■ Task description
Quote all of the data below word for word, omitting the pictures.

Saved entries

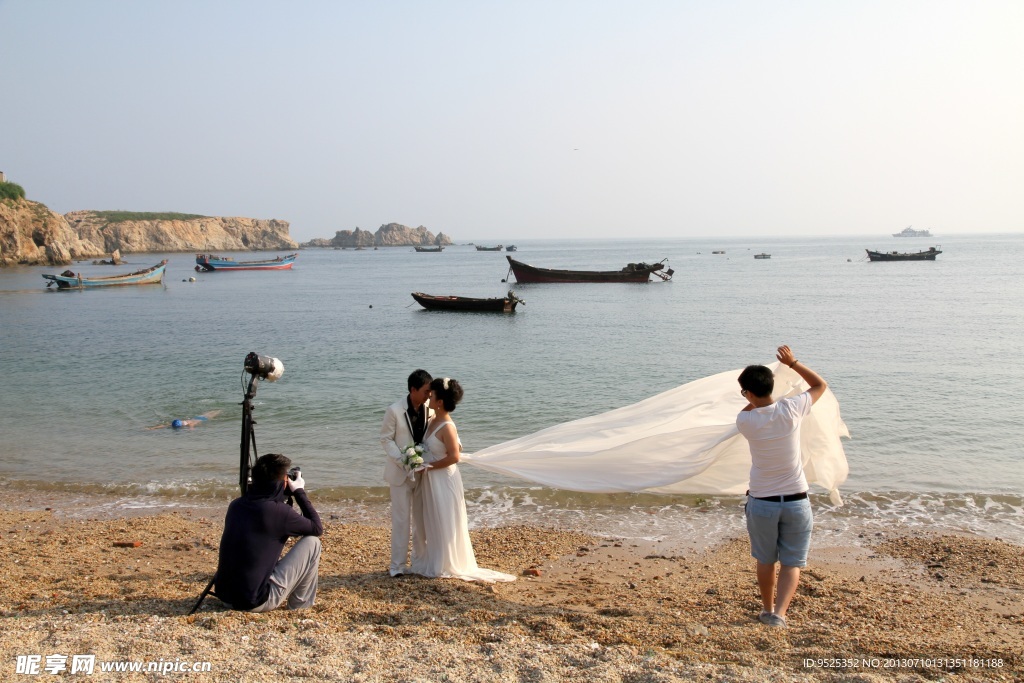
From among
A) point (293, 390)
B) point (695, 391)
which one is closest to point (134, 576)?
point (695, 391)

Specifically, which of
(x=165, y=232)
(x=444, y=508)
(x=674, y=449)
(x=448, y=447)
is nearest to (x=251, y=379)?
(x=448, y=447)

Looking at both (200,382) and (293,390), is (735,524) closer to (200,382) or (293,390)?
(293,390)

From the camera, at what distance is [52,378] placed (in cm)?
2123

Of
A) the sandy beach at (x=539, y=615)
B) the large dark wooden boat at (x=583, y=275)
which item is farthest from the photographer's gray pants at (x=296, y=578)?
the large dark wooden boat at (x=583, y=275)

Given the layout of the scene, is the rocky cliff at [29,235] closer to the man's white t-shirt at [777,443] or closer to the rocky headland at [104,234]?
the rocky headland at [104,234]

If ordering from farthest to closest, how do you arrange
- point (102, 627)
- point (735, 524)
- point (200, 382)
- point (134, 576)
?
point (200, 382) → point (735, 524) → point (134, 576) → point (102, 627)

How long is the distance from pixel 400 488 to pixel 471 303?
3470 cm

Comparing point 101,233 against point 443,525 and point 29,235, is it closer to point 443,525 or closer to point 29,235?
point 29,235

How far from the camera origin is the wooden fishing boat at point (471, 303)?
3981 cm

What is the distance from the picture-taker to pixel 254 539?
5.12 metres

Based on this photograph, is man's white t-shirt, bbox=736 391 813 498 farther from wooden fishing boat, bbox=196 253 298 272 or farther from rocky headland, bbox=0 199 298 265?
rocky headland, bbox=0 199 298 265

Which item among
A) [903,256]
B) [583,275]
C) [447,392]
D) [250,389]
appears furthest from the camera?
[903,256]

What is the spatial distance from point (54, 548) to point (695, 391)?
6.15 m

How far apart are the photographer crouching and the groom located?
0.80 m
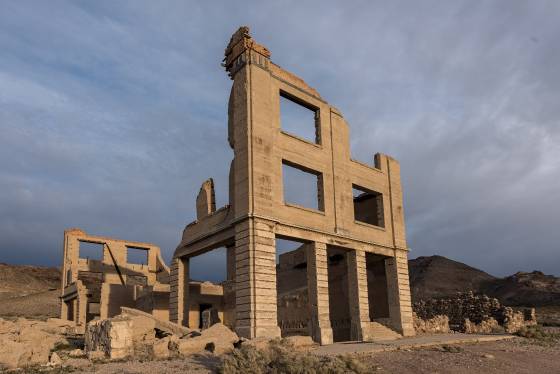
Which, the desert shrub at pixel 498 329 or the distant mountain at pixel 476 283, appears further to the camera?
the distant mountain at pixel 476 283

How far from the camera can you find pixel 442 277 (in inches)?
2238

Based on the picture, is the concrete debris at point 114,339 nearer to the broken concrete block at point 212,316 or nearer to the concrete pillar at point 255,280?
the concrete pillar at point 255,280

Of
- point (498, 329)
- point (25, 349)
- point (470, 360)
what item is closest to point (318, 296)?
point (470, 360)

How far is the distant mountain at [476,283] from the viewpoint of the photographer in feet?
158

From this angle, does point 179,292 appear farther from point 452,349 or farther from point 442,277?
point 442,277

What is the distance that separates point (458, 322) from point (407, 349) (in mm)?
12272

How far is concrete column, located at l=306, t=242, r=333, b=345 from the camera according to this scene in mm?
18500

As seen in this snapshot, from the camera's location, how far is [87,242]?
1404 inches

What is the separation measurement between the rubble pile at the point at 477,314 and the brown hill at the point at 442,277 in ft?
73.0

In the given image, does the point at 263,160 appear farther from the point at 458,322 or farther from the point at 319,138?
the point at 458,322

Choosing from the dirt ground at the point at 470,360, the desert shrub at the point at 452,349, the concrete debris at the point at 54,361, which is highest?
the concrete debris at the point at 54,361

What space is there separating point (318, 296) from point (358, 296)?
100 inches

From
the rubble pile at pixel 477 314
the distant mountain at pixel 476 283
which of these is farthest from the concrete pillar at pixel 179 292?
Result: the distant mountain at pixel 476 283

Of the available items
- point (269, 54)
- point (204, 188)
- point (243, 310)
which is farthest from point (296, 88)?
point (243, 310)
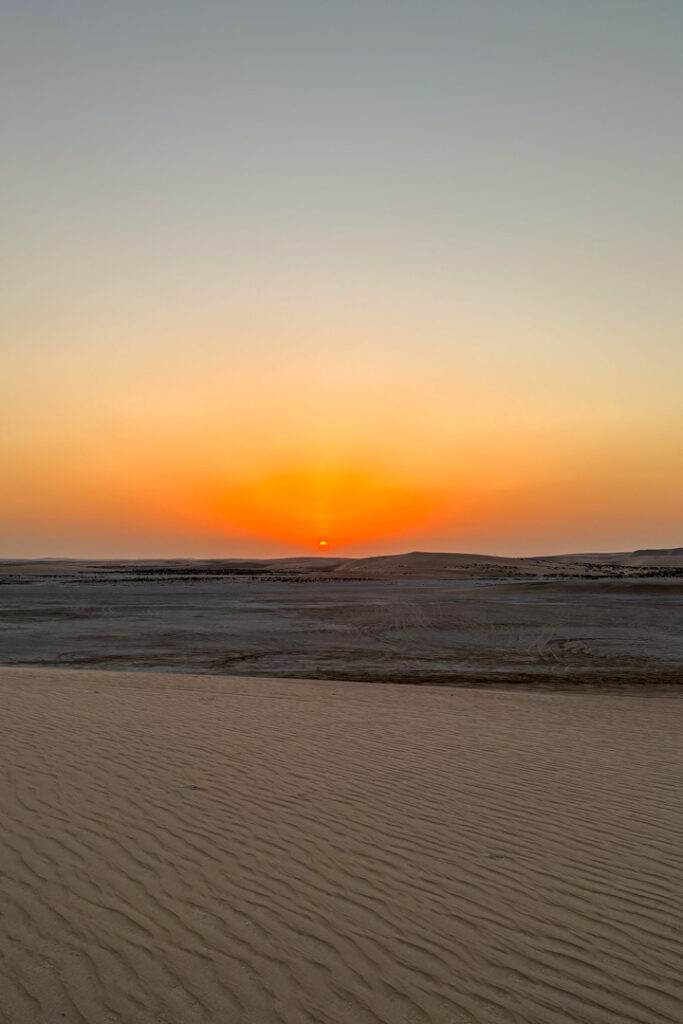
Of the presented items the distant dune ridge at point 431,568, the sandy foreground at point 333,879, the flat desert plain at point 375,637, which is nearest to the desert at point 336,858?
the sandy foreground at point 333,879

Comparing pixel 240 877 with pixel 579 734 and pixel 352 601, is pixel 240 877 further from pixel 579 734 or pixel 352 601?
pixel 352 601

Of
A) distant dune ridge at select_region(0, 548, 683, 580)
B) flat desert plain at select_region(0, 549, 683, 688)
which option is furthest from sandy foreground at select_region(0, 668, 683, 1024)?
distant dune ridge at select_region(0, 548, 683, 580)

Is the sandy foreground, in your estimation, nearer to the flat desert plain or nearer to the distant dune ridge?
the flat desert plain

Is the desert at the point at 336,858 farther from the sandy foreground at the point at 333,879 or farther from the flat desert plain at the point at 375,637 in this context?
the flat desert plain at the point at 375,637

■ The output
From among
A) point (293, 390)
B) point (695, 391)
which one is closest to point (134, 576)?
point (695, 391)

Specifically, which of
(x=165, y=232)
(x=444, y=508)
(x=674, y=449)
(x=448, y=447)
is nearest to (x=251, y=379)?
(x=448, y=447)

Looking at both (200,382) and (293,390), is (735,524) closer to (200,382) or (293,390)?
(293,390)

From the camera, at what distance is [52,378] placed (in cm)?
2123

Of
A) the sandy beach at (x=539, y=615)
B) the large dark wooden boat at (x=583, y=275)
which item is farthest from the photographer's gray pants at (x=296, y=578)?
the large dark wooden boat at (x=583, y=275)

Given the layout of the scene, is the rocky cliff at [29,235] closer to the man's white t-shirt at [777,443] or closer to the rocky headland at [104,234]?
the rocky headland at [104,234]

If ordering from farthest to closest, how do you arrange
- point (102, 627)
- point (735, 524)
- point (200, 382)
- point (134, 576)
?
point (200, 382) → point (735, 524) → point (134, 576) → point (102, 627)

How long is the distance from pixel 400 488 to pixel 471 303?
3470 cm

Comparing point 101,233 against point 443,525 and point 29,235, is it closer to point 443,525 or closer to point 29,235?
point 29,235

How far from the camera origin is the wooden fishing boat at point (471, 303)?
3981 cm

What is the distance from the picture-taker to pixel 254 539?
5.12 metres

Based on this photograph, is man's white t-shirt, bbox=736 391 813 498 farther from wooden fishing boat, bbox=196 253 298 272 or farther from rocky headland, bbox=0 199 298 265?
rocky headland, bbox=0 199 298 265

Which item among
A) [903,256]
B) [583,275]
C) [447,392]
D) [250,389]
appears furthest from the camera?
[903,256]

What is the spatial distance from point (54, 548) to point (695, 391)?
6.15 m

How far apart are the photographer crouching and the groom located?
0.80 m
Which, the desert shrub at pixel 498 329 or the distant mountain at pixel 476 283, appears further to the camera?
the distant mountain at pixel 476 283

How far from the camera can you find pixel 442 277 (in inches)?
2238

Based on the picture, is the concrete debris at point 114,339 nearer to the broken concrete block at point 212,316 or nearer to the concrete pillar at point 255,280?
the concrete pillar at point 255,280

Of
- point (498, 329)
- point (25, 349)
- point (470, 360)
what item is closest to point (318, 296)?
point (470, 360)

How far is the distant mountain at [476,283] from the viewpoint of the photographer in feet?
158

From this angle, does point 179,292 appear farther from point 452,349 or farther from point 442,277?
point 442,277

What is the distance that separates point (458, 322) from point (407, 349) (in mm)?
12272

How far is concrete column, located at l=306, t=242, r=333, b=345 from the camera according to this scene in mm?
18500

As seen in this snapshot, from the camera's location, how far is [87,242]?
1404 inches

What is the separation measurement between the rubble pile at the point at 477,314 and the brown hill at the point at 442,277 in ft?
73.0

In the given image, does the point at 263,160 appear farther from the point at 458,322 or farther from the point at 319,138?
the point at 458,322

Choosing from the dirt ground at the point at 470,360, the desert shrub at the point at 452,349, the concrete debris at the point at 54,361, which is highest?
the concrete debris at the point at 54,361

What space is there separating point (318, 296) from point (358, 296)?
100 inches

From
the rubble pile at pixel 477 314
the distant mountain at pixel 476 283
which of these is farthest from the concrete pillar at pixel 179 292?
Result: the distant mountain at pixel 476 283

Of the available items
- point (269, 54)
- point (204, 188)
- point (243, 310)
which is farthest from point (296, 88)?
point (243, 310)
Of the presented items the distant dune ridge at point 431,568, the sandy foreground at point 333,879, the flat desert plain at point 375,637, which is nearest to the desert at point 336,858?
the sandy foreground at point 333,879

Comparing pixel 240 877 with pixel 579 734 and pixel 352 601, is pixel 240 877 further from pixel 579 734 or pixel 352 601?
pixel 352 601

Of
A) distant dune ridge at select_region(0, 548, 683, 580)
B) flat desert plain at select_region(0, 549, 683, 688)
which option is furthest from sandy foreground at select_region(0, 668, 683, 1024)?
distant dune ridge at select_region(0, 548, 683, 580)

Is the sandy foreground, in your estimation, nearer to the flat desert plain or nearer to the distant dune ridge?
the flat desert plain

Is the desert at the point at 336,858 farther from the sandy foreground at the point at 333,879 or farther from the flat desert plain at the point at 375,637 in this context?
the flat desert plain at the point at 375,637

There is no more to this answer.